Goal:
Write out the lines below unchanged, everything from the line containing "As observed in" down to the line containing "From the photographer's", with both of those lines included.

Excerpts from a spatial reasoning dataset
────

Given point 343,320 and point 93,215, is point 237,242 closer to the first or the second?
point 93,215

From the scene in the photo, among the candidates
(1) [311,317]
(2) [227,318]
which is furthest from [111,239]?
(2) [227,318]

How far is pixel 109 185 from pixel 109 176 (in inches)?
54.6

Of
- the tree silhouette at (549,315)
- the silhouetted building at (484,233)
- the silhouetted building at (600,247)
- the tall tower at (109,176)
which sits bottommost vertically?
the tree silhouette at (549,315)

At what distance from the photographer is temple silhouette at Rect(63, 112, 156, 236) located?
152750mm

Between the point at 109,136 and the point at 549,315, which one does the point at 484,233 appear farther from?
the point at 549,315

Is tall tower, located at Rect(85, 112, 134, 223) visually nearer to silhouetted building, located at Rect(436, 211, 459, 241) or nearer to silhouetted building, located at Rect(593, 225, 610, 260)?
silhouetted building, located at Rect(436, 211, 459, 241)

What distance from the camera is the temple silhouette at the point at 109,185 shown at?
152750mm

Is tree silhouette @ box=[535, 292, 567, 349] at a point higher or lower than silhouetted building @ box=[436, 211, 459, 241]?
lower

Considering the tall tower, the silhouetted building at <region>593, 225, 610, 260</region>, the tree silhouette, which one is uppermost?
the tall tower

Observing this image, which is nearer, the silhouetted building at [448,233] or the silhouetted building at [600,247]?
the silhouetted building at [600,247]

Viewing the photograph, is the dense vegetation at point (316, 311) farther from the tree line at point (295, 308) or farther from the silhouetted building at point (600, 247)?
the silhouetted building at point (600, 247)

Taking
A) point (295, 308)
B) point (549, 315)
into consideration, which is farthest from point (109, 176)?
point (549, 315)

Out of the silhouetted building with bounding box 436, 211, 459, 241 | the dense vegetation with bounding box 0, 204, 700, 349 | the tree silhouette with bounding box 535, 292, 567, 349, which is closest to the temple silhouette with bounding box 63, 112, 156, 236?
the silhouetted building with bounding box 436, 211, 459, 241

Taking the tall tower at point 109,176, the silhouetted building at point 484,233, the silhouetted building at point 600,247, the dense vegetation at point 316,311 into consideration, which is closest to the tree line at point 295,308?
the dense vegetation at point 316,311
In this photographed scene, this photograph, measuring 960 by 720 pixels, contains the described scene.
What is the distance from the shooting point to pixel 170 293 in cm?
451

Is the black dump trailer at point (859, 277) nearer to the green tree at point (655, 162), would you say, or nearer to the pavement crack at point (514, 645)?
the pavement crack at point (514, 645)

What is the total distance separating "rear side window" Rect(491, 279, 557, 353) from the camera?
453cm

────

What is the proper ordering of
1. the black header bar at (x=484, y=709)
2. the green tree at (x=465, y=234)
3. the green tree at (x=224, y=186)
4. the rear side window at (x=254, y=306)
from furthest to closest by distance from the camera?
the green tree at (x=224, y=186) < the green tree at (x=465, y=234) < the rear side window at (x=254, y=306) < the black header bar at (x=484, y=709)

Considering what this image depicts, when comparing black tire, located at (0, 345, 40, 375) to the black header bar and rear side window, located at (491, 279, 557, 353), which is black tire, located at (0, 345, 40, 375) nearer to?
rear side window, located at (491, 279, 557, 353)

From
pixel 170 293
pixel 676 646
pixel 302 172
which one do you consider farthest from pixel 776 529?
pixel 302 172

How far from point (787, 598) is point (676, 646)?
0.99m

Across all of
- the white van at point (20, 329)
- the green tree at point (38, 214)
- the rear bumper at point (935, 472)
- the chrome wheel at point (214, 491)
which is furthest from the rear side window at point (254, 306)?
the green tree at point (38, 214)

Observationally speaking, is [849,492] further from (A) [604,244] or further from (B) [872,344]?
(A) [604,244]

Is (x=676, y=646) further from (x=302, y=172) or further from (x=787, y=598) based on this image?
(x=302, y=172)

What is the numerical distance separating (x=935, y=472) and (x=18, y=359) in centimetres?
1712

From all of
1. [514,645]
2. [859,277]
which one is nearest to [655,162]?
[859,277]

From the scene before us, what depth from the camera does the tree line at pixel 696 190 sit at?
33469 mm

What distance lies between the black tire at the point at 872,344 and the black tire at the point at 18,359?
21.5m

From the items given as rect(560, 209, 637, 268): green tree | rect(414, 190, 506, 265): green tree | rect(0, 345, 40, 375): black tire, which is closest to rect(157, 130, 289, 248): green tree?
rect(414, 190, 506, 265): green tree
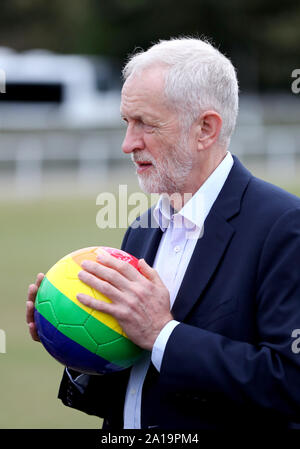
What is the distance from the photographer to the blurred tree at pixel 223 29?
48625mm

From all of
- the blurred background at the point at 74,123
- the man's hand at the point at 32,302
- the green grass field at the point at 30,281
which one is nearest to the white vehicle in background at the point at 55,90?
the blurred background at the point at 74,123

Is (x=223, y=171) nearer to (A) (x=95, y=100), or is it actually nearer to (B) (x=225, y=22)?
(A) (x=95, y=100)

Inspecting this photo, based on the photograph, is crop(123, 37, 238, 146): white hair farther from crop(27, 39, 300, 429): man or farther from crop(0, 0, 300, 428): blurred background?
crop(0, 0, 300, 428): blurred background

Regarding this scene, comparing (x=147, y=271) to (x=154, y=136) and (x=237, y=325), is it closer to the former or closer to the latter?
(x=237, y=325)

────

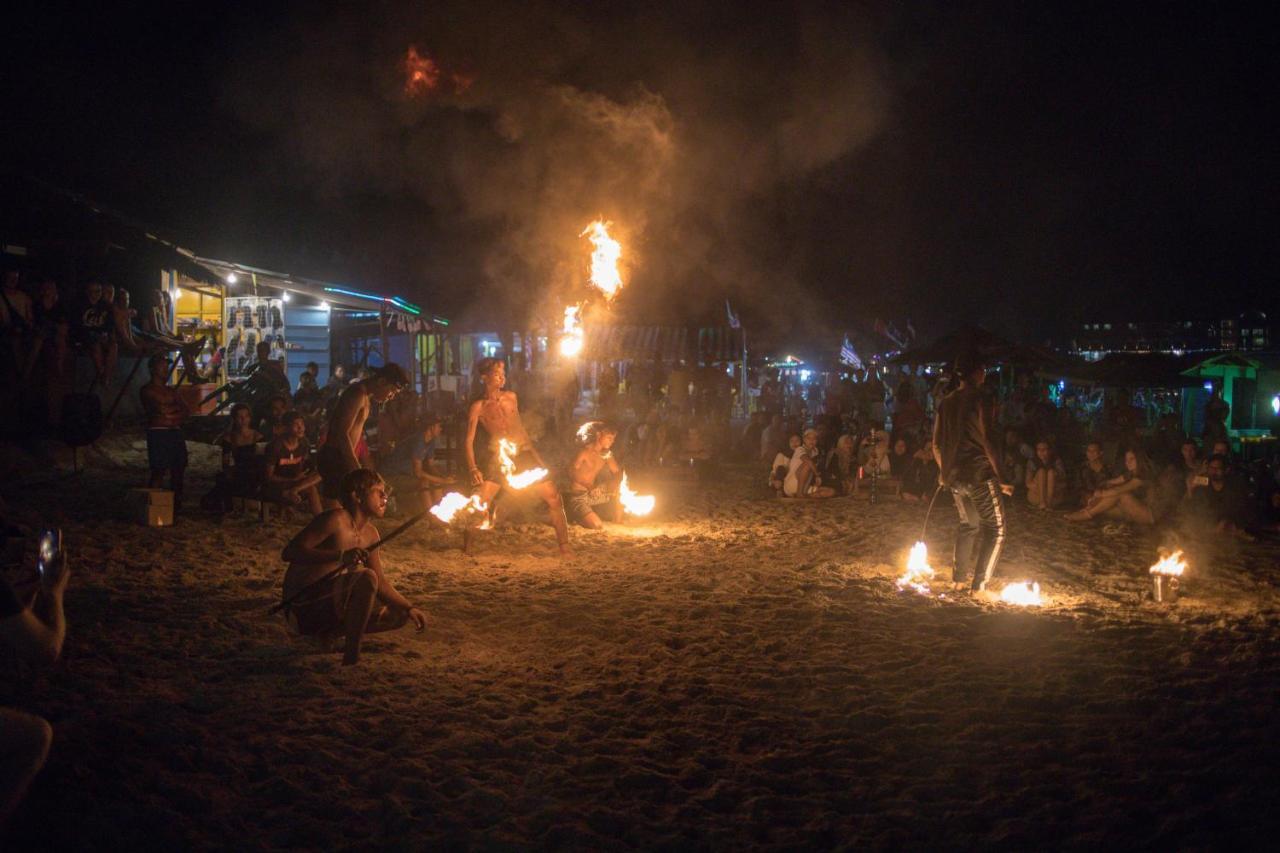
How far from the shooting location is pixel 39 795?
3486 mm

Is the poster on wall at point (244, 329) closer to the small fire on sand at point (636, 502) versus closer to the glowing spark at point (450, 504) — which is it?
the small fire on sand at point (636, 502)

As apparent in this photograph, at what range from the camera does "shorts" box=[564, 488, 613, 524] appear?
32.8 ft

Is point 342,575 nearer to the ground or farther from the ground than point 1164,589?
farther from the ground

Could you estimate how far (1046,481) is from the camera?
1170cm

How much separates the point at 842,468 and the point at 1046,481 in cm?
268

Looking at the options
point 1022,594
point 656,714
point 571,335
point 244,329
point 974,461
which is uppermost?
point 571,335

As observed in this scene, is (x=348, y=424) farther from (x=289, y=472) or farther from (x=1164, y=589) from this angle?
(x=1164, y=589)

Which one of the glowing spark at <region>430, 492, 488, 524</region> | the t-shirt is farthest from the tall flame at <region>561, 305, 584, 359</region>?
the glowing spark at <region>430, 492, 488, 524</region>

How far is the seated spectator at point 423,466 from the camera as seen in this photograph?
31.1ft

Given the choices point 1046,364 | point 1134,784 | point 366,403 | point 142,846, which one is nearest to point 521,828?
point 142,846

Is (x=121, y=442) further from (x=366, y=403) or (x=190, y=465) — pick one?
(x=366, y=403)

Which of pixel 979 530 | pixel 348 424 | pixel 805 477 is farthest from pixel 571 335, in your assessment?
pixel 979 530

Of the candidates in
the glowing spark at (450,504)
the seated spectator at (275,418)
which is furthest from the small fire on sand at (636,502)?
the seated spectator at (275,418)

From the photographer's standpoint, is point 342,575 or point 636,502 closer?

────

Written answer:
As observed in this scene, is (x=348, y=424) farther from (x=289, y=472) or farther from (x=1164, y=589) from this angle?
(x=1164, y=589)

Which one of the glowing spark at <region>430, 492, 488, 524</region> | the t-shirt is farthest from the tall flame at <region>561, 305, 584, 359</region>?
the glowing spark at <region>430, 492, 488, 524</region>

How far is the seated spectator at point 423,466 from the camera as seen in this photograph?
31.1ft

Given the choices point 1046,364 | point 1134,784 | point 366,403 | point 142,846, which one is nearest to point 521,828?
point 142,846

Is (x=121, y=442) further from (x=366, y=403) or (x=190, y=465) — pick one?
(x=366, y=403)

Which of pixel 979 530 | pixel 348 424 | pixel 805 477 is farthest from pixel 571 335, in your assessment?
pixel 979 530

Of the candidates in
the glowing spark at (450,504)
the seated spectator at (275,418)
which is furthest from the small fire on sand at (636,502)?
the seated spectator at (275,418)

From the photographer's standpoint, is point 342,575 or point 636,502 closer?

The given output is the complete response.